This week, Suffragette Theatre Company’s production of Shelagh Stephenson’s Five Kinds of Silence opens on the Assembly Rooms’ stage.
The award-winning, equally urgent and disturbing play explores the repercussions that occur when a family finally breaks the silence on a long history of violence that thus complicates traditional notions of blame and justice.
The very title of the piece overtly hints at a common theme across socially driven plays: breaking the silence on either taboo or challenging topics, and giving a voice to the marginalised or suppressed. In highlighting the silenced sufferance of many different kinds of victims over many different kinds of abuse (child, domestic, sexual and physical are all alluded to), the play forces such issues into conversation.
In the wake of the #MeToo movement, such discussions are more prevalent than ever, and this is something undoubtedly to be taken advantage of. Indeed, when the play was first performed in 2004, a mere 15 years ago, stories of sexual abuse were whispered if they were ever voiced at all. Never, then, has there been a greater chance to naturalise the instinct to speak up, and the stage is undoubtedly an efficient means of spreading any vital message.
Indeed, since its very foundation, theatre has been used to both respond to social climates and provoke social change. The most famous playwright of all time, Shakespeare, for example, used his work to comment on the religious turmoil in England in the 16th century, and the rise of the ‘kitchen-drama’ in the 20th century was an outright revolt against aestheticism and the notion of “art for art’s sake” that Oscar Wilde somewhat promoted.

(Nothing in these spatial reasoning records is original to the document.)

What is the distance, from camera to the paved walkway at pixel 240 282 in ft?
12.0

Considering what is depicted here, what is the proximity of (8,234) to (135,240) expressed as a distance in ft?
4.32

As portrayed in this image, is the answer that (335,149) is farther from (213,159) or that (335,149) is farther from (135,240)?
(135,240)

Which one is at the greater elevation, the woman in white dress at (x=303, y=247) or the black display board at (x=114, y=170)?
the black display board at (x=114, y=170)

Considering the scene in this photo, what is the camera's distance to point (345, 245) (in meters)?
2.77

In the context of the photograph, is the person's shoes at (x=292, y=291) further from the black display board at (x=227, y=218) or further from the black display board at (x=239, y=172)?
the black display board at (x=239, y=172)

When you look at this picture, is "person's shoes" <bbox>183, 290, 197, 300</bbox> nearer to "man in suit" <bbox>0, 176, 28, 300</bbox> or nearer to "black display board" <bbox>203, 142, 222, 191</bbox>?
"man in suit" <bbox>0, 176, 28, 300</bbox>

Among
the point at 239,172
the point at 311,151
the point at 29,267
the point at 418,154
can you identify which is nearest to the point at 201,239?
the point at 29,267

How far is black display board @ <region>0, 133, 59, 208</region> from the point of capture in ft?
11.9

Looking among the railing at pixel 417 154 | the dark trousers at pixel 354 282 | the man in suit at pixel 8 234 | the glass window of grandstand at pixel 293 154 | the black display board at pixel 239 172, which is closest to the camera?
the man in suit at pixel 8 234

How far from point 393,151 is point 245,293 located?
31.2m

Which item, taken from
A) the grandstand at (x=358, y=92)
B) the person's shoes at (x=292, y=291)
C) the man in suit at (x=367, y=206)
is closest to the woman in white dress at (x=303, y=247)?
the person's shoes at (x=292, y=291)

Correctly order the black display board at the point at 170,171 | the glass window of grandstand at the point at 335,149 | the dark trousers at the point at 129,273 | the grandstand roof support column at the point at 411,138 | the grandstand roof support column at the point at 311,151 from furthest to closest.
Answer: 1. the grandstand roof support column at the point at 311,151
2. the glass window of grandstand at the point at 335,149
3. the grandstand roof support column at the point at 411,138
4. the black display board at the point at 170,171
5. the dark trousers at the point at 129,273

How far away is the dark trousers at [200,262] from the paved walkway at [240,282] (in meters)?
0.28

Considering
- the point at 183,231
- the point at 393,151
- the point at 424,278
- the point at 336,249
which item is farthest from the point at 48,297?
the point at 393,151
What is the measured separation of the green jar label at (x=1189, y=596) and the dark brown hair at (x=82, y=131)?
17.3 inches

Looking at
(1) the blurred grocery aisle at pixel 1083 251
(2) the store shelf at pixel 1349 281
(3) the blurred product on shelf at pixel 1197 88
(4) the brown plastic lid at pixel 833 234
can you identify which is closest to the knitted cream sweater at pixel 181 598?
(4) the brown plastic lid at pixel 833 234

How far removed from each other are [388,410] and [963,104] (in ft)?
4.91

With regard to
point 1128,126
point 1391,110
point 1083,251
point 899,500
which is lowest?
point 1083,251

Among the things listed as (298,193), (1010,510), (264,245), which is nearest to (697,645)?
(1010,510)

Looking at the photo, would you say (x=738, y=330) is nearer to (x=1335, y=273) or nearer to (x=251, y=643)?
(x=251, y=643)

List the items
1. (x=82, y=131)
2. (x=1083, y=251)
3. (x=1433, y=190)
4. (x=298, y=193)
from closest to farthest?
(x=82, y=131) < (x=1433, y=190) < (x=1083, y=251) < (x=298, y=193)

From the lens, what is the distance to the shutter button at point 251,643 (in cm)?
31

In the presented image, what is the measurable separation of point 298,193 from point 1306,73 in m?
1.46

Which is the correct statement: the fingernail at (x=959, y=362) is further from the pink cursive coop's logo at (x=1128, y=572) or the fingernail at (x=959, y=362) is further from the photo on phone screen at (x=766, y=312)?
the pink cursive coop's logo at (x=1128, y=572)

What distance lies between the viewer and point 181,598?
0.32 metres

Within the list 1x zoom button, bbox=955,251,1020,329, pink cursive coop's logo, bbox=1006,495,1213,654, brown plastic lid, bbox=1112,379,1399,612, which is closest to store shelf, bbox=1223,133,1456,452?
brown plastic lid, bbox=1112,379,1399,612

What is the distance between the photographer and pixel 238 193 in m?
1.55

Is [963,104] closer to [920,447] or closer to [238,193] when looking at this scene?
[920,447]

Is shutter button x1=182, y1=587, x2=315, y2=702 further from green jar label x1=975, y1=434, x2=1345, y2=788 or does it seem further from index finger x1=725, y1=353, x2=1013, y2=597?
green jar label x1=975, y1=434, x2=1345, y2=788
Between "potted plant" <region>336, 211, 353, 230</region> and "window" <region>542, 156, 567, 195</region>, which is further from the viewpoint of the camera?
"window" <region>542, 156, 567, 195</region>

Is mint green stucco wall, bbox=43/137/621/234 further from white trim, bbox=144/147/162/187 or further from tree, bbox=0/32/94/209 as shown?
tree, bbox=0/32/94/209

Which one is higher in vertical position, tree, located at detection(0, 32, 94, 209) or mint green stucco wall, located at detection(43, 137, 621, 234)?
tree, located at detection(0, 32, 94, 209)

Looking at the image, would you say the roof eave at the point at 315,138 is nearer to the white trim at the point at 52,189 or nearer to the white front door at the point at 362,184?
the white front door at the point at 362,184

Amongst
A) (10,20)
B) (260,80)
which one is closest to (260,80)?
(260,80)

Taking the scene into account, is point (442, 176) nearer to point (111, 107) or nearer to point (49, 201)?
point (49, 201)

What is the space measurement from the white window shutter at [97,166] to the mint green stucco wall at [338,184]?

Critics such as Harold Bloom and his ‘School of Resentment’ have lamented this shift. Instead of expecting theatre to serve a social purpose, and thus diminishing its aesthetic value, he argues we should appreciate it as a self-sufficient art form, disconnected from any authorial intention or cause and effect response.
Yet, if we did so, we would undermine the theatre’s unique ability to foster a temporary community between actors and audiences, at once a deeply personal and universal experience perfect for starting conversations in and beyond the auditorium. Where the ‘ordinary’ individual may not have enough political or even legislative power to implement mass social change, we at least have the power to promote ideas and evoke feeling through art and performance, thus perhaps providing a crucial stepping stone.
Rather than an active rally cry, however, Five Kinds of Silence asks only to speak directly to its audience. By allowing each character in turn to express their individual thoughts and experiences, this harrowing play paradoxically presents its audience with a sort of idyll to aspire to: one where every voice is given the chance to be heard.